WHAT TO WORK ON:
1. In the film review, which film did the writer watch on DVD as a warm-up before the screening?
2. Repeat the film review from "When the film" up to and including "in these fellas.", substituting "letters" for "emails".

TEXT SHOWN:
When the film first went into production, I was flooded with emails from men that lived through the incidents that the film was going to be based upon and they were terrified of it being Hollywoodized. And Bruckheimer’s involvement and the subsequent release of PEARL HARBOR did not instill a great deal of hope in these fellas.

But there was Ridley Scott.

The early reviews talked about how the film was all blood and guts and explosions and bullets and noise and noise and noise. Most of what I was hearing coming out of the film was that Eric Bana was very very cool in the film, but nearly everybody else was left unmentioned.

Since this was an early 10am screening, I decided to wake up extra early to put on a warm up flick. Waking up cold and stumbling into a war film with no preparation… Well it isn’t a very good idea. So I decided to put on the DVD that Father Geek picked up the other day for HAMBURGER HILL. Another clusterfuck of military hell, where too many die, bravely slipping and sliding down the nastiest hill in the history of film. Littered with shell casings, guts, blood, mud and tears. Father Geek stumbled bleary eyed into my room as the final assault on HAMBURGER HILL began and we wondered why they didn’t just drop a 10,000 lb bomb on the top of the fucking hill and save a great many American lives in the meanwhile.

War is something that backseat drivers always question. "Why didn’t they do this?" "Why didn’t they do that?" We have the benefit of peaceful couches and time to think casually about the situations, without the pressure of our lives being on the line. Makes it convenient. I find it disturbingly easy to just drop really big bombs on bunkers, rather than sending a few hundred men up a hill with fortified enemy positions and established supply lines for them. Now days, that’s how the American Military does it. They bomb the hell out of a place, dropping huge big bombs, then send in ground troops for clean up. Of course Special Forces are always on the ground, fingering the targets, ensuring their military value.

Anyway, promptly as my warm up flick ended, Father Geek and I headed out for the Arbor here in town for the main course of cinematic breakfast this bright Tuesday morning.

DATA LISTING:

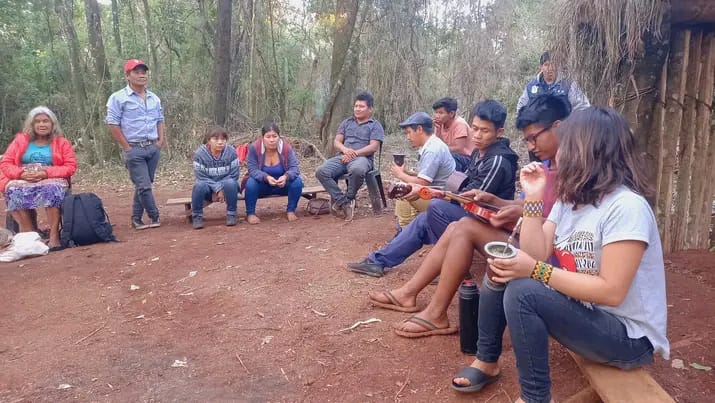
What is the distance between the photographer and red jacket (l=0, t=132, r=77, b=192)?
5395mm

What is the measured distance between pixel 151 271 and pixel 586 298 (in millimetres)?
3635

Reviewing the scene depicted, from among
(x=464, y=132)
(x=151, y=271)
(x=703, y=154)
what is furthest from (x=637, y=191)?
(x=151, y=271)

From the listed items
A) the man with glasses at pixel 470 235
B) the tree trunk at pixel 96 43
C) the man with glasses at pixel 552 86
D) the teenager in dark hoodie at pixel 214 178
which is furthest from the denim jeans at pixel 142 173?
the tree trunk at pixel 96 43

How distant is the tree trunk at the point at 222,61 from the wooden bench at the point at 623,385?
1005cm

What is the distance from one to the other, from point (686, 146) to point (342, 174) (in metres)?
3.44

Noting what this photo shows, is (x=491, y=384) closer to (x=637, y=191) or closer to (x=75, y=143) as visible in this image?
(x=637, y=191)

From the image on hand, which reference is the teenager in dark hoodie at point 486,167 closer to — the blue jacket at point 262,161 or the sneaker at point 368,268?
the sneaker at point 368,268

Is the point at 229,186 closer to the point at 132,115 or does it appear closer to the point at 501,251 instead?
the point at 132,115

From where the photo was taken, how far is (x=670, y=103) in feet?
13.0

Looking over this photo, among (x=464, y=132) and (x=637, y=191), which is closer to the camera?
(x=637, y=191)

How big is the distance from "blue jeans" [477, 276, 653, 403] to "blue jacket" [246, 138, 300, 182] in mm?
4308

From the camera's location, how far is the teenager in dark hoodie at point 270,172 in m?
6.14

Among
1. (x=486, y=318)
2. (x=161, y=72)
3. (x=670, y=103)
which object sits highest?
(x=161, y=72)

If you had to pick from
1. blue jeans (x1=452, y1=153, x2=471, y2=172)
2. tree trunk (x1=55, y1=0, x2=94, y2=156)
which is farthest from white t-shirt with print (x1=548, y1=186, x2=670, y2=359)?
tree trunk (x1=55, y1=0, x2=94, y2=156)
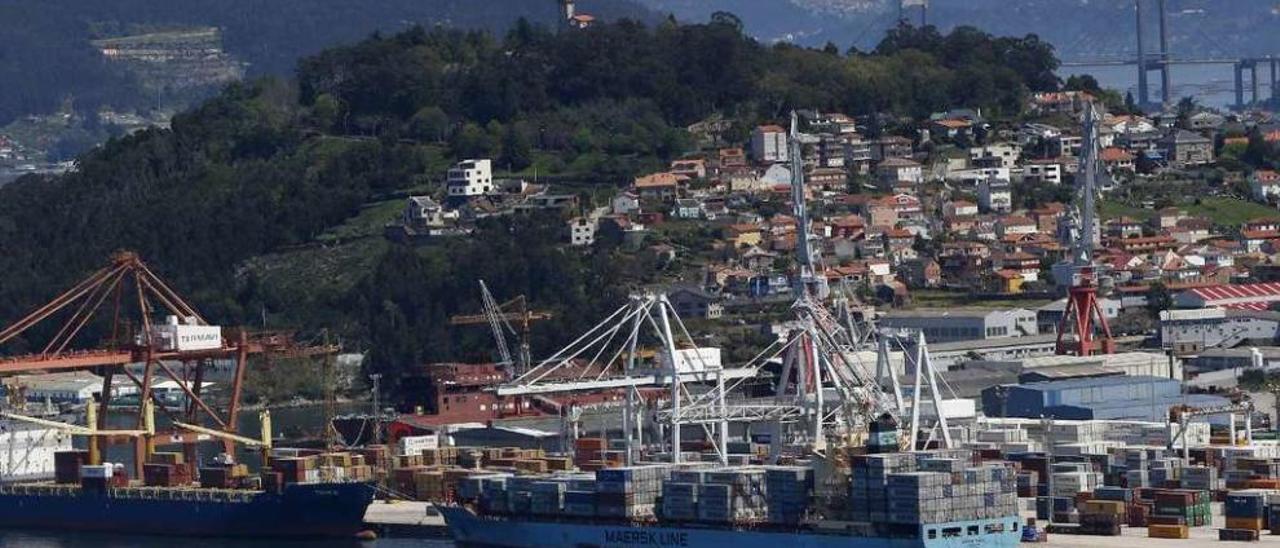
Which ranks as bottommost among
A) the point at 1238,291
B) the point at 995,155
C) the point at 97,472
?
the point at 97,472

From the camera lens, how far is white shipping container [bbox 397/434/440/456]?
62.9m

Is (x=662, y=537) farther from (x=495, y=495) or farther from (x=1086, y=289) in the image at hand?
(x=1086, y=289)

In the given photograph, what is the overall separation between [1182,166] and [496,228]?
Answer: 21458mm

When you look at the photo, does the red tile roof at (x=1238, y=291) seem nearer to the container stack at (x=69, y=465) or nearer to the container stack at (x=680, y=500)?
the container stack at (x=69, y=465)

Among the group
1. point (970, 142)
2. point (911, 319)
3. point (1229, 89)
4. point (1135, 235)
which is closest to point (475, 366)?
point (911, 319)

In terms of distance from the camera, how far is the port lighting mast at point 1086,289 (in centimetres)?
7488

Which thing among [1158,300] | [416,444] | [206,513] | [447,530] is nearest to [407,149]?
[1158,300]

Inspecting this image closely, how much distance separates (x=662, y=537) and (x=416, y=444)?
1403cm

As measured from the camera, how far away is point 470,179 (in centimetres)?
10100

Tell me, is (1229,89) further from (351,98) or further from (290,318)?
(290,318)

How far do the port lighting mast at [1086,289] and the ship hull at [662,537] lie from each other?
2287 centimetres

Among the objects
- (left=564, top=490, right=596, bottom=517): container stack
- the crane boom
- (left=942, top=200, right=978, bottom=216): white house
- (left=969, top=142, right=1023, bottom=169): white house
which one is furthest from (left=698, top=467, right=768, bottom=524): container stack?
(left=969, top=142, right=1023, bottom=169): white house

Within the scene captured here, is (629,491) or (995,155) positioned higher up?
(995,155)

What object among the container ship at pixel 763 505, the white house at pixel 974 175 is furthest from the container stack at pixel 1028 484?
the white house at pixel 974 175
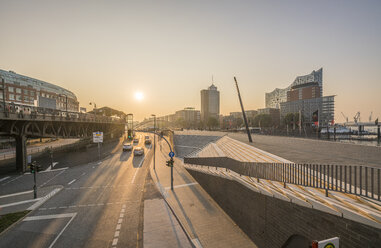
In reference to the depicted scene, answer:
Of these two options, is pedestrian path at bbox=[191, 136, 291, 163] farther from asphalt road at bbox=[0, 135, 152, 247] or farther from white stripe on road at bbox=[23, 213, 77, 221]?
white stripe on road at bbox=[23, 213, 77, 221]

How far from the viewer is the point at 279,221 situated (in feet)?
23.6

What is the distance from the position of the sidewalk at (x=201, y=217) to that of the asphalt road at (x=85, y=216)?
2.73m

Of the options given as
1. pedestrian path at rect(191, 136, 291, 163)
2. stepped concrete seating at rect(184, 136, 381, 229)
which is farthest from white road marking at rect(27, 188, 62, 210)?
stepped concrete seating at rect(184, 136, 381, 229)

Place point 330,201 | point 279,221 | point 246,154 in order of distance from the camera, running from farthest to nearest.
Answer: point 246,154, point 279,221, point 330,201

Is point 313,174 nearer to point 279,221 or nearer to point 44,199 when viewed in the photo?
point 279,221

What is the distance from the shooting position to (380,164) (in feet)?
28.6

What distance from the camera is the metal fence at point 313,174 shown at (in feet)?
19.2

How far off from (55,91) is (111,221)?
352 feet

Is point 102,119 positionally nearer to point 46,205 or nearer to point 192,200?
point 46,205

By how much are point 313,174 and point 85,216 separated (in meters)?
13.6

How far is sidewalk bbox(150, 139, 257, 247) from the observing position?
940 cm

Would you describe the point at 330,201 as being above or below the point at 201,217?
above

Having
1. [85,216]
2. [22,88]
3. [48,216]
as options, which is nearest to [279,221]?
[85,216]

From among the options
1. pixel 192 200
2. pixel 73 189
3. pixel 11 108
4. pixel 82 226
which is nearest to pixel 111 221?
pixel 82 226
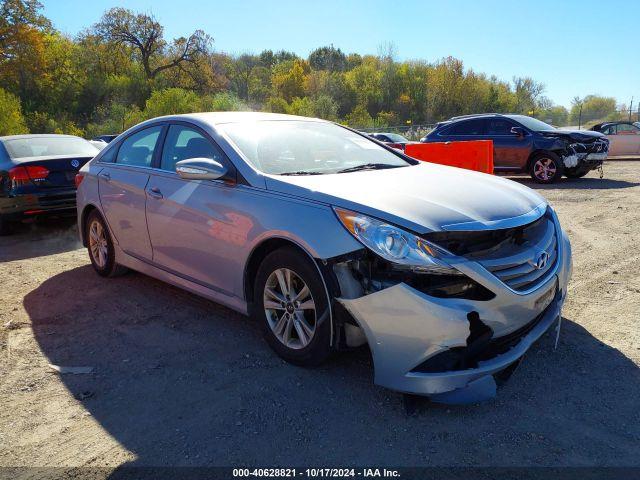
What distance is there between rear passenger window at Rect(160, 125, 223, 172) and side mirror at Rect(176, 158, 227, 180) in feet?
0.79

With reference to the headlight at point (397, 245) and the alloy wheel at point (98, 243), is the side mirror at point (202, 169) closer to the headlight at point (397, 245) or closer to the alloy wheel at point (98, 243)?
the headlight at point (397, 245)

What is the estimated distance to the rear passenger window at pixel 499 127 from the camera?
12859 millimetres

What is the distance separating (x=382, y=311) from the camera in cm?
276

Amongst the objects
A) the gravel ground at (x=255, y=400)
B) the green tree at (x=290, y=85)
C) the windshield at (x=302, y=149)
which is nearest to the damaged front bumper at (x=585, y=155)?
the gravel ground at (x=255, y=400)

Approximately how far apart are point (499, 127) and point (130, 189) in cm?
1046

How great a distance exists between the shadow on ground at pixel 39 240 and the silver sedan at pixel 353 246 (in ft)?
10.1

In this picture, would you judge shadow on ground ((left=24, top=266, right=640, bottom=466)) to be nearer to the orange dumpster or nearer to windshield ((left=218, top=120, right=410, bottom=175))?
windshield ((left=218, top=120, right=410, bottom=175))

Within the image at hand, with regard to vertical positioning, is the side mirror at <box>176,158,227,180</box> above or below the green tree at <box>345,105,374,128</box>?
below

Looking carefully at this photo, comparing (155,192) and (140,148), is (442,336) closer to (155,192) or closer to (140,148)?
(155,192)

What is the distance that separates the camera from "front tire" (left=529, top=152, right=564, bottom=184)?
12.3 m

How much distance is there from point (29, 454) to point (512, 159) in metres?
12.2

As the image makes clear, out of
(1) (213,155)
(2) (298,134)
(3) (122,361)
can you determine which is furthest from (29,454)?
(2) (298,134)

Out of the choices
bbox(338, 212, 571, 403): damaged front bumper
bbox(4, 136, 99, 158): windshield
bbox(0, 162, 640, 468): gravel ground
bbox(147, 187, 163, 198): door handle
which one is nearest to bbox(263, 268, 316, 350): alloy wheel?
bbox(0, 162, 640, 468): gravel ground

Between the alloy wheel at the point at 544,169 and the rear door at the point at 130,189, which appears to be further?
the alloy wheel at the point at 544,169
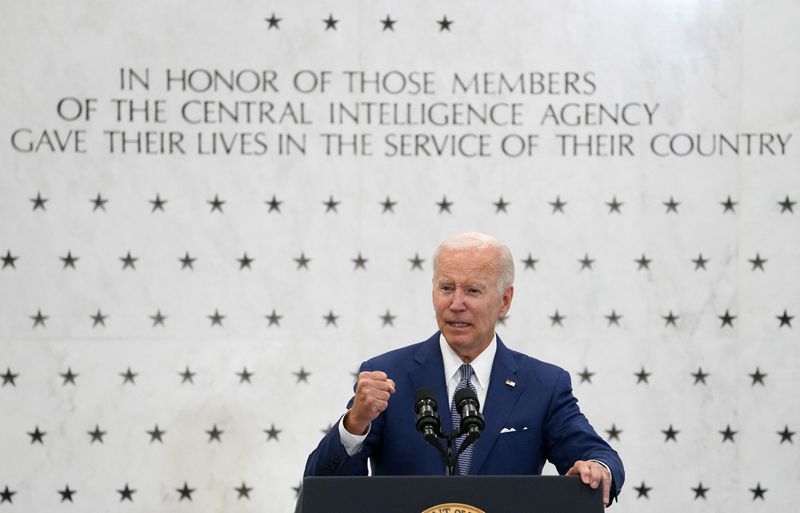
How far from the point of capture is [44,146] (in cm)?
708

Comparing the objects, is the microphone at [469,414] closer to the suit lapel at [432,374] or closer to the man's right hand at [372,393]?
the man's right hand at [372,393]

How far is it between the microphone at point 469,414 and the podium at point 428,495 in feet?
0.58

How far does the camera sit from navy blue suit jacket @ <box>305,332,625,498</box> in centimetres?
424

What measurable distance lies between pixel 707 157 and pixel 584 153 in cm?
74

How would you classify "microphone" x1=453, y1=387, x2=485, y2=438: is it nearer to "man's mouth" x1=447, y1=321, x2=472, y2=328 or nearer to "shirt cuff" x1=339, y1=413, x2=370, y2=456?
"shirt cuff" x1=339, y1=413, x2=370, y2=456

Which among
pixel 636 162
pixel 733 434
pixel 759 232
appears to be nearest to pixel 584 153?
pixel 636 162

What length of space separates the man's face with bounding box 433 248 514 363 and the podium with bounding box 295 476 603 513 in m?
0.97

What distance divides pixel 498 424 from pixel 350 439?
595mm

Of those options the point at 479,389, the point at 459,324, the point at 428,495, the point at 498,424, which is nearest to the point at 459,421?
the point at 498,424

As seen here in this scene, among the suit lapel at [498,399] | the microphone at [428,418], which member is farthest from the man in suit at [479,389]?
the microphone at [428,418]

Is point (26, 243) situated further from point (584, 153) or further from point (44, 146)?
point (584, 153)

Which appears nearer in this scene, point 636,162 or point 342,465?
point 342,465

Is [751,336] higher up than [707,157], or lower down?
lower down

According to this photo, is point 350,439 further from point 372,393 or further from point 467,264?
point 467,264
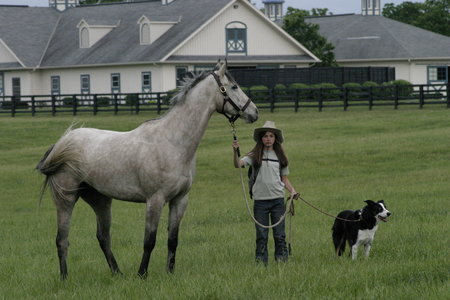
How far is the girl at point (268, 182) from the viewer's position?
9.91 metres

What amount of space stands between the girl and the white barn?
136 ft

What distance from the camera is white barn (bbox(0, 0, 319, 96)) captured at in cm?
5297

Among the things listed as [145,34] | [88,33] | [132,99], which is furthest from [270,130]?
[88,33]

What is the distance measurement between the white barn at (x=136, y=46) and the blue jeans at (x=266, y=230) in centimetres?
4154

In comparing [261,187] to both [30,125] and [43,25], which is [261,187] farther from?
[43,25]

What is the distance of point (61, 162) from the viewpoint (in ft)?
32.2

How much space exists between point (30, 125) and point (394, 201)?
27.4 metres

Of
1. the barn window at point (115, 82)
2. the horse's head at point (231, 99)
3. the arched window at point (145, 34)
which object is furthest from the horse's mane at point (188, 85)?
the barn window at point (115, 82)

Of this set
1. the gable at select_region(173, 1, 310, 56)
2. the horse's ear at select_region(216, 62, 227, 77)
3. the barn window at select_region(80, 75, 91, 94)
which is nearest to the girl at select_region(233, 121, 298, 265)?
the horse's ear at select_region(216, 62, 227, 77)

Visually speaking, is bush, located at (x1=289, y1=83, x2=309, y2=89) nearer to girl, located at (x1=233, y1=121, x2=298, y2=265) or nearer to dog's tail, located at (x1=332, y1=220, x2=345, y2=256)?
dog's tail, located at (x1=332, y1=220, x2=345, y2=256)

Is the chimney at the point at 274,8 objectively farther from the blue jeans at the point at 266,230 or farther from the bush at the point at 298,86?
the blue jeans at the point at 266,230

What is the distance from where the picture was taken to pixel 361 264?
9.30 meters

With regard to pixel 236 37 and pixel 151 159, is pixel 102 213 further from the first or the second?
pixel 236 37

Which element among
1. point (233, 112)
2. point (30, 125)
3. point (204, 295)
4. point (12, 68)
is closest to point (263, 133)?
point (233, 112)
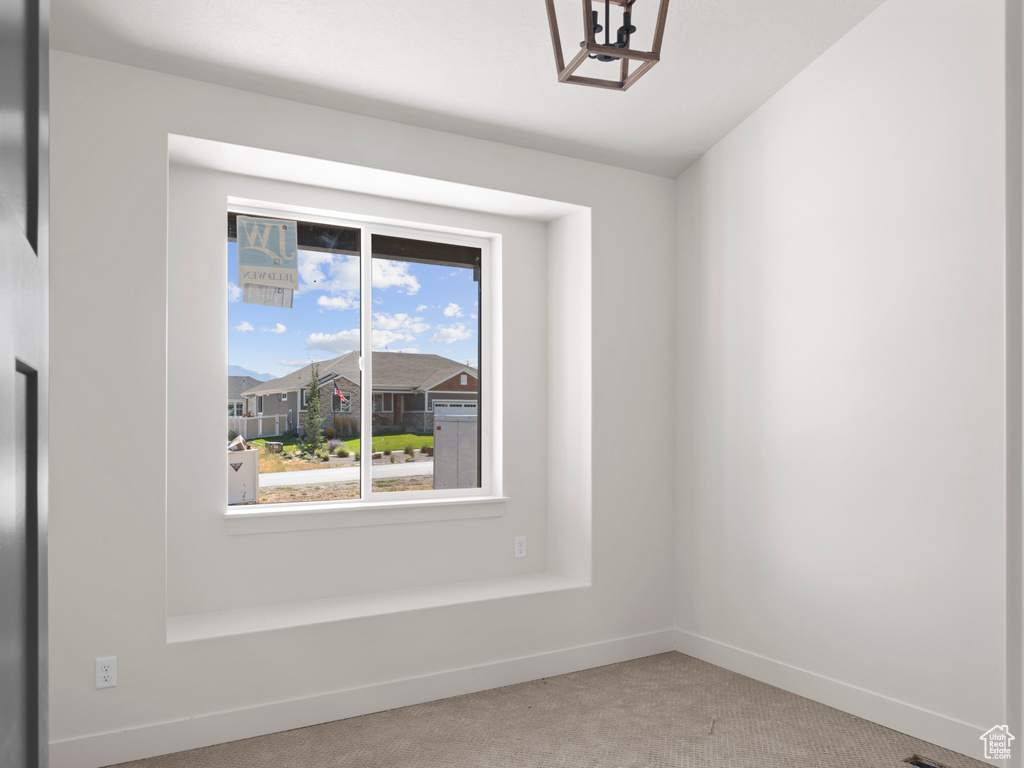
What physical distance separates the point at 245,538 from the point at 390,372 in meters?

PER-TASK OUTPUTS:
1. HAMBURGER HILL

2.
When the film first went into production, I was flooded with letters from men that lived through the incidents that the film was going to be based upon and they were terrified of it being Hollywoodized. And Bruckheimer’s involvement and the subsequent release of PEARL HARBOR did not instill a great deal of hope in these fellas.